In coming to this conclusion, this court relied on its previous opinion in State v. Anthony, 273 Kan. 726, 45 P.3d 852 (2002), where the court upheld the constitutionality of the sentencing court's imposition of an extended postrelease supervision period under K.S.A. 2001 Supp. 22-3717(d)(1)(D)(ii), since Anthony committed a sexually violent crime. In that case, Anthony had been convicted of aggravated indecent liberties with a child--a per se sexually violent crime under section 22-3717(d)(2)(C).
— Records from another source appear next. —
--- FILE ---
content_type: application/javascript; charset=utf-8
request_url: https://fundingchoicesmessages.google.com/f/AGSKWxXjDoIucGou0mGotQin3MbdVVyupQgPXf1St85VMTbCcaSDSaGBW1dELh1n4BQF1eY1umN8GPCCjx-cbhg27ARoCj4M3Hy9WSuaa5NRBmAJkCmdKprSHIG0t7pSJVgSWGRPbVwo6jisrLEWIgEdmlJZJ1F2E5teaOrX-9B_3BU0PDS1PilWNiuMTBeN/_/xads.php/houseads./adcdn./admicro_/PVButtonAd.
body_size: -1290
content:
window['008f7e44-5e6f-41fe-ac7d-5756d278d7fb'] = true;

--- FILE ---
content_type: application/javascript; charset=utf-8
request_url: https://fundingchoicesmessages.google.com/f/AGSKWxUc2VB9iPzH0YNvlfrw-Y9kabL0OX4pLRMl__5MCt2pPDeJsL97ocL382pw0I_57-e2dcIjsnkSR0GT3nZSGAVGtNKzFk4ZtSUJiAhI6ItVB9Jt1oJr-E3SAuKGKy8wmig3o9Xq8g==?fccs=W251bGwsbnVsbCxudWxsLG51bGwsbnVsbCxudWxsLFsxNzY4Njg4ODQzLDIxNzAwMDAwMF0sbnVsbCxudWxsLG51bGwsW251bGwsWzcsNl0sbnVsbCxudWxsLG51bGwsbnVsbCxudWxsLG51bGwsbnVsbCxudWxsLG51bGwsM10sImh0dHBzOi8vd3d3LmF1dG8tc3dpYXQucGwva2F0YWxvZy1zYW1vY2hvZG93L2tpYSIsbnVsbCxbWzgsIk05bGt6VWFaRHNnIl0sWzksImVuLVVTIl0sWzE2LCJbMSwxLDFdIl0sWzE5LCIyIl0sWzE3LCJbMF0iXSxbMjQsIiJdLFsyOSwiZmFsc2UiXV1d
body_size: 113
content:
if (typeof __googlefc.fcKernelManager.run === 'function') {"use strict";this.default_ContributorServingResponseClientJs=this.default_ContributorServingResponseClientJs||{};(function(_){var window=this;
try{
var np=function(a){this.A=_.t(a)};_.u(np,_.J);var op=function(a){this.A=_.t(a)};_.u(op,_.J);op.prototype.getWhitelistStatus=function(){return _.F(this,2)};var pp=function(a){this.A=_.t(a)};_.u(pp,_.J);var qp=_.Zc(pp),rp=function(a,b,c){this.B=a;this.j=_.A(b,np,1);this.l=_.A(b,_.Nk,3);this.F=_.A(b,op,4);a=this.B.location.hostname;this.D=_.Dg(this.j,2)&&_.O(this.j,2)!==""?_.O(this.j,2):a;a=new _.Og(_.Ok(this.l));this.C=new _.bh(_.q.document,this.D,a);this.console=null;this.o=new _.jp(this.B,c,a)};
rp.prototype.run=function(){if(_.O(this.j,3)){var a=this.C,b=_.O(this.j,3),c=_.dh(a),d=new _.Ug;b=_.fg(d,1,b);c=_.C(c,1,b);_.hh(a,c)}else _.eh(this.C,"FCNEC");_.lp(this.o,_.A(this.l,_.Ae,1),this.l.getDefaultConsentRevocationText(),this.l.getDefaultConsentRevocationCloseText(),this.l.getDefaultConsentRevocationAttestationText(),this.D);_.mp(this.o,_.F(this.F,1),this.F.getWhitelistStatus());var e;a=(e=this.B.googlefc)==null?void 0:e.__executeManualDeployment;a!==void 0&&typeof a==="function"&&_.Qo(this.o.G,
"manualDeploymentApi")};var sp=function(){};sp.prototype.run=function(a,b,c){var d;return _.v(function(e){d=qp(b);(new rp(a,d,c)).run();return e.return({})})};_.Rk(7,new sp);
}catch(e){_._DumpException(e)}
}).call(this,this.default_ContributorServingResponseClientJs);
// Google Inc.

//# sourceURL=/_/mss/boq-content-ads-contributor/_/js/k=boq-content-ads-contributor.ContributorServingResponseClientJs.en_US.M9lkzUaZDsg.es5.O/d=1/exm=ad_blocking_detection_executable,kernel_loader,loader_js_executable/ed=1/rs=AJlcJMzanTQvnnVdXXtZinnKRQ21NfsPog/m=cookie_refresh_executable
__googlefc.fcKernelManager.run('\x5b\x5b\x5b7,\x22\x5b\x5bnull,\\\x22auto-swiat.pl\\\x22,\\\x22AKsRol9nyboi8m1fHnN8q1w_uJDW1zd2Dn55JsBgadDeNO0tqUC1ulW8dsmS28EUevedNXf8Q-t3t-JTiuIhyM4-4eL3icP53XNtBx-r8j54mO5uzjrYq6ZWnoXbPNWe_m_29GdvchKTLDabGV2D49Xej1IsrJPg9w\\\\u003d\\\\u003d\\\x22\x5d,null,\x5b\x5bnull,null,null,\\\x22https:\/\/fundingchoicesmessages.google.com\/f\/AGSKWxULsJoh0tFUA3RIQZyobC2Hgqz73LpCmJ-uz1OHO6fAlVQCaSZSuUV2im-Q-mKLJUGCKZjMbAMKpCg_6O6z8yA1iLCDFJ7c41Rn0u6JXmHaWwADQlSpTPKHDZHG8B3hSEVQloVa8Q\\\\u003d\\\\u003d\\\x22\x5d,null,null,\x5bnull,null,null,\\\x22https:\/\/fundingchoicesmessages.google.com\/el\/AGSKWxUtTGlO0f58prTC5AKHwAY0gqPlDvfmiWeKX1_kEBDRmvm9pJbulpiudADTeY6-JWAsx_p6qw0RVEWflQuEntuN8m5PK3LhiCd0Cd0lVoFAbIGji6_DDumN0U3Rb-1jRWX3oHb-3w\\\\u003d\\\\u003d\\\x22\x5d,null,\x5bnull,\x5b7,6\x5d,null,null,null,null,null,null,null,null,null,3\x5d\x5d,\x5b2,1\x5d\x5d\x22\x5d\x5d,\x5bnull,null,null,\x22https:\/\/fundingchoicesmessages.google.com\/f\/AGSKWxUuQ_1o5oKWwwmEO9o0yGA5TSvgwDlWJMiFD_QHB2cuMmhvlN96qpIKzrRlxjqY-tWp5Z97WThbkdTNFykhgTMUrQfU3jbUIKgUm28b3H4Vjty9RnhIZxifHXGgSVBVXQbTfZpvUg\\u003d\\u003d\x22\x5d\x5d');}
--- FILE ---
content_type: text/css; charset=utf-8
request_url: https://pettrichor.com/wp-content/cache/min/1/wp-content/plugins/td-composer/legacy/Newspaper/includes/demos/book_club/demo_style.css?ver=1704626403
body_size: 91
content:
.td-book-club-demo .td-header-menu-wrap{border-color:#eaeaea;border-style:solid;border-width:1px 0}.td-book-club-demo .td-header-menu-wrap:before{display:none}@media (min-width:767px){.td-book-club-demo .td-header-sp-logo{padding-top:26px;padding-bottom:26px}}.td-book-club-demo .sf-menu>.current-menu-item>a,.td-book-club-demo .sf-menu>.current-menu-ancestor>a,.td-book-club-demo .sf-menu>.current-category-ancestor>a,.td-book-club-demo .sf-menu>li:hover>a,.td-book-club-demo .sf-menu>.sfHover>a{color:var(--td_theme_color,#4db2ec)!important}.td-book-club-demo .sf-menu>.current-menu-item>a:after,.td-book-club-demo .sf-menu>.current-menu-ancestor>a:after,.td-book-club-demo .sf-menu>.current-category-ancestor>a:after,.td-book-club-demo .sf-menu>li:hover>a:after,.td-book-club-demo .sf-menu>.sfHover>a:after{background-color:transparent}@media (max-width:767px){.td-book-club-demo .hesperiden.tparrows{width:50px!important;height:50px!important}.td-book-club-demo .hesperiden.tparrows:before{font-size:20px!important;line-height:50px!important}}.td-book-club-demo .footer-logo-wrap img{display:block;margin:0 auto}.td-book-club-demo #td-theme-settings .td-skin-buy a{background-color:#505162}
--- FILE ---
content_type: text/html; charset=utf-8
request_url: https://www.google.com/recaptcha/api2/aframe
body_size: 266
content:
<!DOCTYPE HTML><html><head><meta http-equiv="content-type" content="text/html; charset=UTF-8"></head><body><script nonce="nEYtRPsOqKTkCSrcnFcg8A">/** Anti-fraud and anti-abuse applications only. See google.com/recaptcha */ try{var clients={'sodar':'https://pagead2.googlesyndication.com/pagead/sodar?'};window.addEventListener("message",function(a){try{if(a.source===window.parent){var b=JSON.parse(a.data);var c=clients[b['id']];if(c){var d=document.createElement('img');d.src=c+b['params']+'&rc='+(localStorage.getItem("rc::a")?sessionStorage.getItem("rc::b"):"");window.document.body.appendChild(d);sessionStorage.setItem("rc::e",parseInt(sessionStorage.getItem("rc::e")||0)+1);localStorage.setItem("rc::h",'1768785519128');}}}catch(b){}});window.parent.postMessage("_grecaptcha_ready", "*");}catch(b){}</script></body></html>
While the Anthony court recognized that "[p]ostrelease supervision is a component of the underlying prison sentence," the court found that Anthony's enhanced sentence did not violate the Constitution, because aggravated indecent liberties is "by definition a sexually violent crime." 273 Kan. at 728-29. The court explained:

"The question becomes whether the increased postrelease period runs afoul of the protections outlined in Apprendi and Gould. We conclude that it does not. Here, the district court simply used the fact that Anthony was convicted of aggravated indecent liberties, by definition a sexually violent crime, to impose an extended postrelease supervision period under K.S.A. 2001 Supp. 22-3717(d)(1)(D)(i). In doing so, the court was not required to make an additional finding of fact beyond that made by the jury. Because the fact relied upon to extend the period of postrelease supervision was found by a jury beyond a reasonable doubt, the 60-month postrelease period imposed does not violate Apprendi or Gould." (Emphasis added.) Anthony, 273 Kan. at 729.

Aggravated indecent liberties with a child, Allen's current conviction, carries a statutory maximum sentence of 61 months; the trial court in this case doubled that sentence to 122 months pursuant to its finding that Allen was a persistent sex offender, then granted a downward departure, finally sentencing Allen to 110 months' imprisonment. In order to conclude that Allen was a persistent sex offender, the trial court had to make a determination beyond a reasonable doubt that Allen's 1987 aggravated incest adjudication was sexually motivated. Under Apprendi and Gould, "[o]ther than the fact of a prior conviction, any fact that increases the penalty for a crime beyond the prescribed statutory maximum must be submitted to a jury, and proved beyond a reasonable doubt." Apprendi, 530 U. S. at 490.

Sentence vacated and case remanded for imposition of sentence.

JOHNSON, J., not participating.

BRAZIL, S.J., assigned.1

1REPORTER'S NOTE: Senior Judge J. Patrick Brazil was appointed to hear case No. 93,940 vice Justice Johnson pursuant to the authority vested in the Supreme Court by K.S.A. 20-2616.